:: Available data ::
==================================================

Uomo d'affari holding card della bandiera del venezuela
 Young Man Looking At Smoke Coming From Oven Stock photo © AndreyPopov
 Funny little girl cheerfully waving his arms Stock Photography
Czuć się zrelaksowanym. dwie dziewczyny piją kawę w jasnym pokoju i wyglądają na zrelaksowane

==================================================

:: Description of the task ::
What you write must be identical to the material above.

:: Result for this exercise ::
Uomo d'affari holding card della bandiera del venezuela
 Young Man Looking At Smoke Coming From Oven Stock photo © AndreyPopov
 Funny little girl cheerfully waving his arms Stock Photography
Czuć się zrelaksowanym. dwie dziewczyny piją kawę w jasnym pokoju i wyglądają na zrelaksowane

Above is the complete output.